Update everything from the line containing "Is the man with" down through the end of the items by replacing "eyeglasses" with "spectacles", and give back only those lines with all else unchanged.

[A block of data]
========================
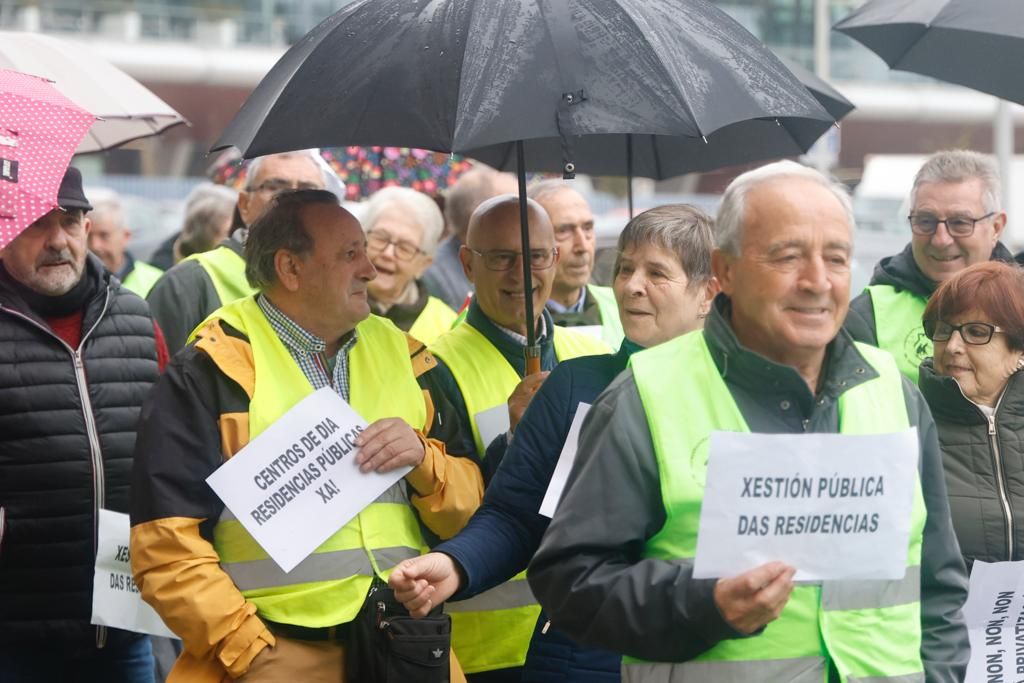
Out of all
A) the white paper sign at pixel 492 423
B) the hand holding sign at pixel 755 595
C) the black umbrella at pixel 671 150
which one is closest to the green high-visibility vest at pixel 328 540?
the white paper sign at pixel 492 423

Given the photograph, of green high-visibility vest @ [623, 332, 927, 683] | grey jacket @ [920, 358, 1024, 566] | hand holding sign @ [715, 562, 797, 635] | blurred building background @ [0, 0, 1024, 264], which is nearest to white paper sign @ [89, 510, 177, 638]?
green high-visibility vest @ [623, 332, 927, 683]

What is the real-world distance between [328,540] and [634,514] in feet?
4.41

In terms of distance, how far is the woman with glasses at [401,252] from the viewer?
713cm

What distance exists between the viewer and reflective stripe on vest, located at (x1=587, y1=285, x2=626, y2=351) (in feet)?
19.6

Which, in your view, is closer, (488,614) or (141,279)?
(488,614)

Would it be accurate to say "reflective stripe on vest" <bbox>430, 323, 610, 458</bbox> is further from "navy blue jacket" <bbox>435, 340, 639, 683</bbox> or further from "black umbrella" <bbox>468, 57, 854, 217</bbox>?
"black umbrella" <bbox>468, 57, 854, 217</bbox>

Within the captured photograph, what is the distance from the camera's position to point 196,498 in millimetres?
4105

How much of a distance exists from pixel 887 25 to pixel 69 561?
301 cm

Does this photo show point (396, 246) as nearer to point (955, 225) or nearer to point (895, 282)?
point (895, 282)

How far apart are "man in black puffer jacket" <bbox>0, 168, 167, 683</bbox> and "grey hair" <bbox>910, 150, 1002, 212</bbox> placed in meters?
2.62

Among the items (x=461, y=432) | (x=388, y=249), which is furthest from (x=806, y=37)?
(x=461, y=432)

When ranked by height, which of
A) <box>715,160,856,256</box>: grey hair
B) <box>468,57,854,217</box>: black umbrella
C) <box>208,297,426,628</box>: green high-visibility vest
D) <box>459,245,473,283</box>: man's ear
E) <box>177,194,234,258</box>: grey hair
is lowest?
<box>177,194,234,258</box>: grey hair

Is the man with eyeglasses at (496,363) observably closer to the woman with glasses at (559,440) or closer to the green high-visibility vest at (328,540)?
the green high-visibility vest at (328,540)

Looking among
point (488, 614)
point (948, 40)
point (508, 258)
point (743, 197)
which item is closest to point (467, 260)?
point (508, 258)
========================
→ COMPLETE RESPONSE
Is the man with spectacles at (496,363) observably closer to the woman with glasses at (559,440) or closer to the green high-visibility vest at (328,540)?
the green high-visibility vest at (328,540)

Looking among
point (488, 614)
point (948, 40)
point (508, 258)
point (743, 197)
which item is closest to point (467, 260)?
point (508, 258)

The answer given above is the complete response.